The Bank of England restarted bond purchases two months after halting its expansion of stimulus as the deteriorating outlook spurred policy makers to ramp up efforts to kick start a recovery.
The Monetary Policy Committee led by Governor Mervyn King raised its asset-purchase target by 50 billion pounds ($78 billion) to 375 billion pounds and said the purchases will take four months to complete. Separately, the European Central Bank cut its key interest rate below 1 percent for the first time and China lowered benchmark rates for the second time in a month.
The Bank of England’s resumption of quantitative easing is a part of a twin-pronged effort that includes a new credit-boosting program by the central bank to pull Britain out of a recession. With inflation easing and reports this week showing that factory, services and construction activity weakened in June, policy makers were spurred to act by continued concerns about the threat from the euro-area debt crisis.
“It’s a good decision and they need to do it because the recovery is taking so long,” said George Buckley, an economist at Deutsche Bank AG in London. “This is as much a decision to offset the future downside risks from the euro area as it is to try and support the rather flagging recovery.”
U.K. 10-year government bonds pared their advance after the announcement. Ten-year gilt yields were down 2 basis points at 1.7 percent as of 2:13 p.m., after falling as much as five basis points before the decision. The pound traded at $1.5520, down 0.4 percent on the day.
The ECB cut its main rate to 0.75 percent from 1 percent and its overnight deposit rate to zero. The People’s Bank of China said its one-year lending rate will fall by 31 basis points and the one-year deposit rate will drop by 25 basis points effective tomorrow.
Some “downside risks to the euro-area economic outlook have materialized,” ECB President Mario Draghi said at a press conference in Frankfurt. ‘‘Economic growth in the euro area continues to remain weak.’’
Explaining its decision, the Bank of England said it expects inflation will continue to ease and that without more stimulus, it was ‘‘more likely than not’’ to undershoot the 2 percent target in the medium term. The economy has contracted for the past two quarters and indicators ‘‘point to a continuation of that weakness in the near term, both at home and abroad,’’ it said.
‘‘In spite of the progress made at the latest European Council, concerns remain about the indebtedness and competitiveness of several euro-area economies, and that is weighing on confidence here,’’ the central bank said.
Thirty one of 41 economists in a Bloomberg News survey correctly forecast the Bank of England’s expansion. Two forecast no change, one forecast a 25 billion-pound increase and seven predicted an addition of 75 billion pounds.
Policy makers also left their benchmark rate at a record low of 0.5 percent today. The central bank will publish the minutes of today’s meeting on July 18.
Vicky Redwood, an economist at Capital Economics Ltd. in London, said today’s QE expansion is unlikely to be the last and forecast another loosening in November.

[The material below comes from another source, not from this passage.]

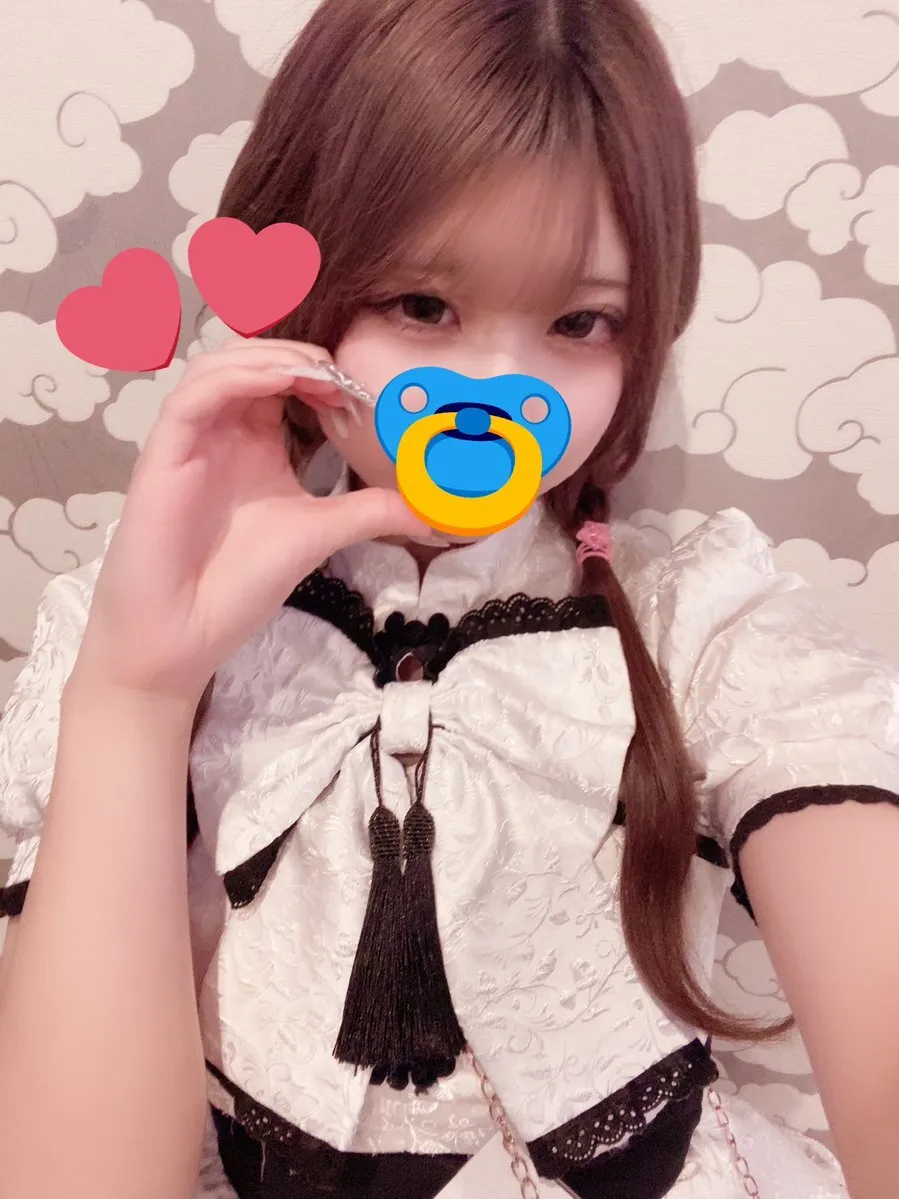 らぴ(ﾆｬ)@yunyun_rapi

‘‘We think that the MPC will give the economy even more support in the coming months in order to get the recovery back on track and prevent a significant undershoot of the inflation target,” she said in an e-mailed note.
While inflation has held above the central bank’s 2 percent target since December 2009, it slowed to the weakest in 2 1/2 years in May. The central bank forecast in May that consumer price growth will ease to about 1.6 percent in two years.

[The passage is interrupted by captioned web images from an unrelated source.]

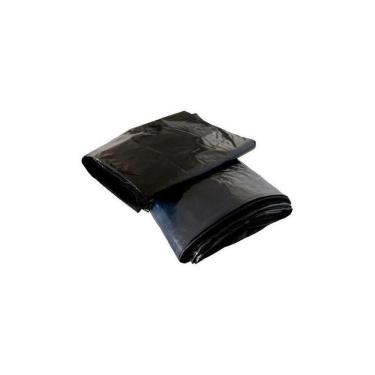 Imagem de Saco De Lixo Extra Reforçado 30lt - 3 Kg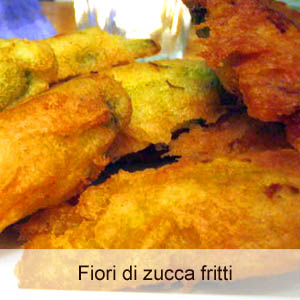 fiori_zucca_fritti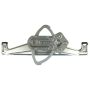 ACI 380023 Power Window Regulator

Reports this week showed U.K. manufacturing and building output dropped in June and services expanded at the slowest pace in eight months as the government’s fiscal squeeze and the euro-area debt crisis hampered demand. King said on June 26 that the global economic outlook has deteriorated since the central bank published forecasts on May 16.
In addition to weighing on export demand and confidence, the euro crisis is pushing up banks’ funding costs and curtailing lending. The Bank of England’s response includes a program to boost credit to companies and households and a sterling liquidity facility for banks.
European leaders took a step toward resolving the turmoil last week, easing the terms on loans to Spanish banks and paving the way for cash-strapped lenders to tap their bailout fund directly.
Still, the impact of the euro crisis is being compounded by signs of slowing growth in the U.S. and in Asia. The International Monetary Fund cut its 2012 and 2013 U.S. growth forecasts this week and said the world’s largest economy remains “subject to elevated downside risks.”